> DATA TO USE
◇ ◇ ◇
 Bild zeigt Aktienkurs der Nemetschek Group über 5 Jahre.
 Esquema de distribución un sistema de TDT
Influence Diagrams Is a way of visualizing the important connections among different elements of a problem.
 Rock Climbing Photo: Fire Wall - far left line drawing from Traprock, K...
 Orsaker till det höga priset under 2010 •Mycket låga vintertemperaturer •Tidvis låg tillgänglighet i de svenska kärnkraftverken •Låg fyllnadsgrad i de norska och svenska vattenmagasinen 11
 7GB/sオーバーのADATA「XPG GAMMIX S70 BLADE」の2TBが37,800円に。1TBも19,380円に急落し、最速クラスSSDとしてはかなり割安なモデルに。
◇ ◇ ◇
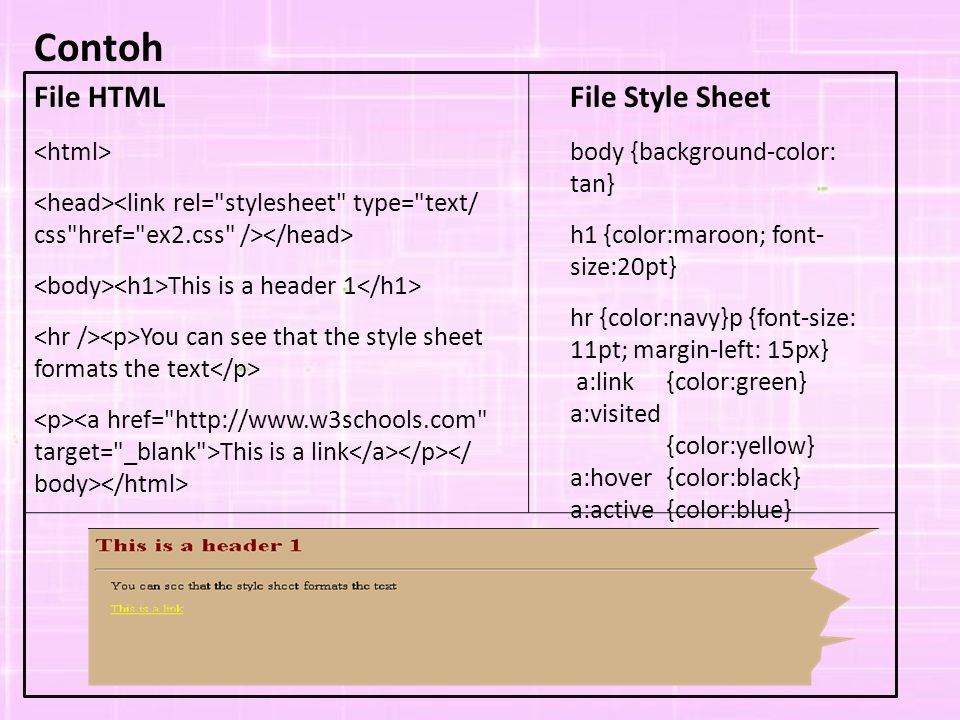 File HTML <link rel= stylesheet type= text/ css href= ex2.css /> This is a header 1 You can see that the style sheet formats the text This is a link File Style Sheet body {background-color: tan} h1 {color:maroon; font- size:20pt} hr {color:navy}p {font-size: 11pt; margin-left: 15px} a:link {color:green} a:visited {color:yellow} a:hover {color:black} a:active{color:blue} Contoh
◇ ◇ ◇
> WHAT TO WORK ON
Copy verbatim, from the listing above, each line from the one containing "Rock Climbing Photo: Fire" down to the one containing "7GB/sオーバーのADATA「XPG GAMMIX S70", inclusive.

> EXPECTED OUTPUT
 Rock Climbing Photo: Fire Wall - far left line drawing from Traprock, K...
 Orsaker till det höga priset under 2010 •Mycket låga vintertemperaturer •Tidvis låg tillgänglighet i de svenska kärnkraftverken •Låg fyllnadsgrad i de norska och svenska vattenmagasinen 11
 7GB/sオーバーのADATA「XPG GAMMIX S70 BLADE」の2TBが37,800円に。1TBも19,380円に急落し、最速クラスSSDとしてはかなり割安なモデルに。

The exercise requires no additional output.